▶ **READING TEXT**
Is it just me, or has anybody else noticed that a number of parents these days seem to be afraid of their own children? Perhaps afraid is the wrong word, more intimidated. I’m not sure if this is coming from the wealth of parental guidelines they are given on how to achieve perfect parenthood or from the heightened competition among parents to provide the latest and the greatest for their progeny. Children are enrolled in kindergarten before letting loose of their first good cry. Two year olds are given lavish parties that cost more than a half year’s mortgage payments, and designer clothing lines for these age challenged humans are flying off the racks. Yesterday I saw a mother interviewed at an upscale fashion show who said she would sacrifice anything for her children. It seemed this included providing them with pricy jackets lightening her bank account to the tune of thousands of dollars and indulging their every whim. It is almost as though if parents pursue a career or enjoy outside activities that do not include their children it is viewed as somehow taking something away from their offspring or being neglectful.
On Good Morning America this morning they interviewed an author, Pamela Druckerman, who has written a book titled “Bringing up Bebe” in which she discusses the French child rearing ideas and how they differ from ours. Children are treated, well for lack of a better way of putting it, like children. They are not deified like some diminutive mini-gods as we do across the pond.
As I’ve said previously, our fourteen year old granddaughter is living with us for an undetermined time. I believe when she opted to stay with us she viewed us as the kindly couple who occasionally slipped her a ten under the table, rather than war-torn parents who have already survived the trenches and have a clear understanding of how the game is played. Testing the water, she announced yesterday that she was going to pierce her nose at school but thought I might get upset so decided to wait until she’d spoken to me. An excellent choice. I explained that if she had, in fact, poked a hole and stuck an earring in her nose, I would have gently removed it and returned it to her when she was; a) eighteen, or b) the Queen and Camilla stopped wearing those ridiculous hats, or c) when Snookie gets her growth spurt. Ahhh, the sweet facade melted like Swiss cheese off a hot burger quickly replaced by one that said “I wish you would be run over by a riding lawn mower”. Let the games begin.
After some pouting, she said”when I’m eighteen I’m going to do whatever I want”. I replied that if she wished at that time to pierce herself with connecting chains to the extent that when she bent her right knee her eyebrow would arch that would certainly be her choice, but, this was not going to happen on my watch.

▶ **GIVEN MATERIAL**
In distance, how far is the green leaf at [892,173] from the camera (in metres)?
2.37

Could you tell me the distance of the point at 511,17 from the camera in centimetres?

▶ **DIRECTION**
Could you write out the part of the parenting essay above between "On Good Morning" and "across the pond.", inclusive?

▶ **EXERCISE RESULT**
On Good Morning America this morning they interviewed an author, Pamela Druckerman, who has written a book titled “Bringing up Bebe” in which she discusses the French child rearing ideas and how they differ from ours. Children are treated, well for lack of a better way of putting it, like children. They are not deified like some diminutive mini-gods as we do across the pond.